#### [Text block]
[Start of section]

Weight loss is one of the goals, of course, but so is just an overall healthier lifestyle. Supposedly during this stage (Phase 1 of the South Beach Diet, which lasts two weeks), one can lose 8-12 pounds. I scoffed, but I lost four over the weekend, and even though I don't weigh daily like I should, I know it's coming off. What I wonder is, if I stayed on Phase 1 (no carbs at all), would it continue at that rate? If so, and I averaged four pounds a week, then by Christmas I could be down about sixty pounds? IF it works that way--any dieticians out there? Okay, enough of the diet talk--I hate to hear about diets, and one thing I don't like about doing this is that I have to THINK about food all day long, because I have to plan. But maybe that's better than eating mindlessly...of course it is. Wish me will power!

[End of section]

#### [Records shown]
[Start of section]

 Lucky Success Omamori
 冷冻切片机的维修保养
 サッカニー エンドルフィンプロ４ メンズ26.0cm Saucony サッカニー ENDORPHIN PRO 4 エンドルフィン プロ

[End of section]
[Start of section]

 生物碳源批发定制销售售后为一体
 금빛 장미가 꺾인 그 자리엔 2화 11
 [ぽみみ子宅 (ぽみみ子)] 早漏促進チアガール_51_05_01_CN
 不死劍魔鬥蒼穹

[End of section]
[Start of section]

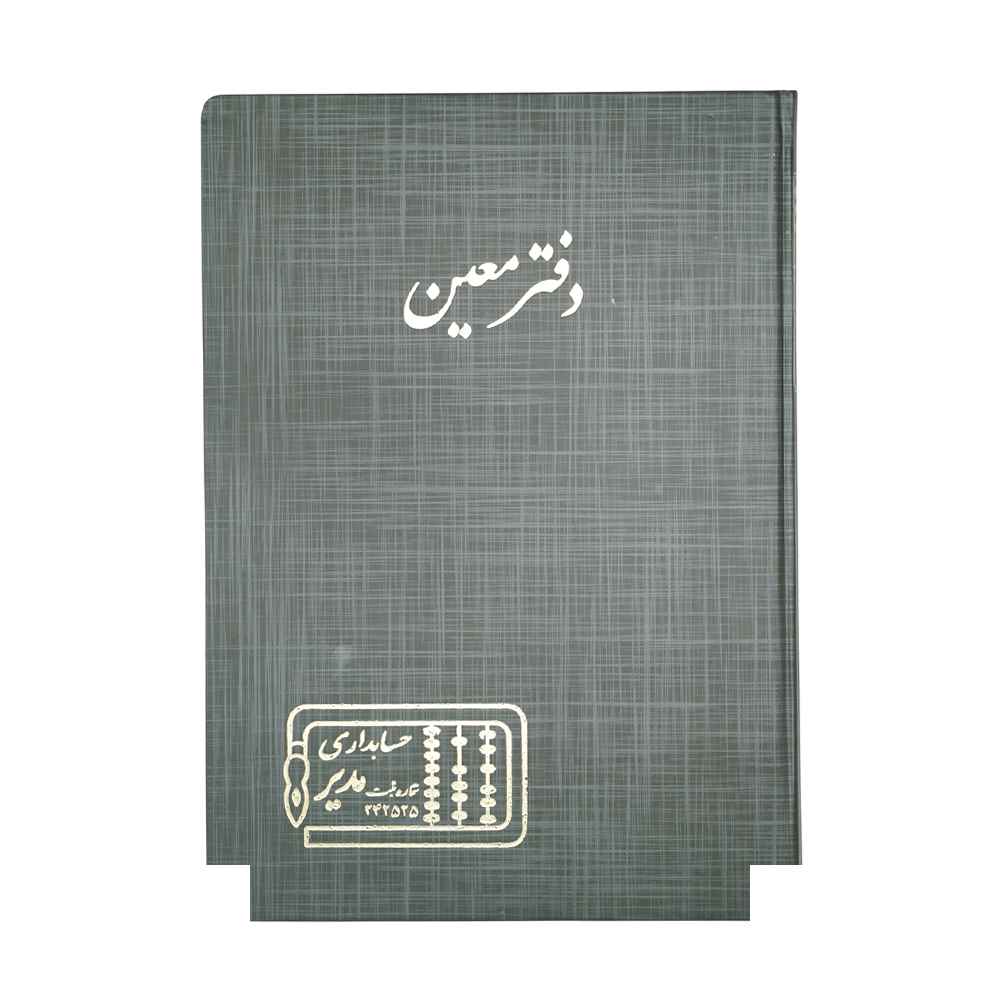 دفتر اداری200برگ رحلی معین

[End of section]

#### [Exercise A]
Please write out the diet post from "Weight loss is" up to and including "me will power!".
#### [Exercise B]
According to the diet post, how long does Phase 1 of the South Beach Diet last?
#### [Exercise C]
Give what follows the last sentence of the diet post.

#### [Response A]
Weight loss is one of the goals, of course, but so is just an overall healthier lifestyle. Supposedly during this stage (Phase 1 of the South Beach Diet, which lasts two weeks), one can lose 8-12 pounds. I scoffed, but I lost four over the weekend, and even though I don't weigh daily like I should, I know it's coming off. What I wonder is, if I stayed on Phase 1 (no carbs at all), would it continue at that rate? If so, and I averaged four pounds a week, then by Christmas I could be down about sixty pounds? IF it works that way--any dieticians out there? Okay, enough of the diet talk--I hate to hear about diets, and one thing I don't like about doing this is that I have to THINK about food all day long, because I have to plan. But maybe that's better than eating mindlessly...of course it is. Wish me will power!

#### [Response B]
Two weeks.

#### [Response C]
6 comments:
I am wishing you carbless will power!
YOU GO GIRL!!!! Wishing you much much WILL POWER!
You are the Carb-less Queen! You can do it - you've done it this far! I am also quite impressed with the crustless pizza!
You know Carbs stalk me! I don't have a problem with them...it is them...they truly stalk ME! LOL LOL I hope that made you laugh!
Eight days?
That is amazing!
HOPE all is going GREAT! Just stalked over to say HOWDY!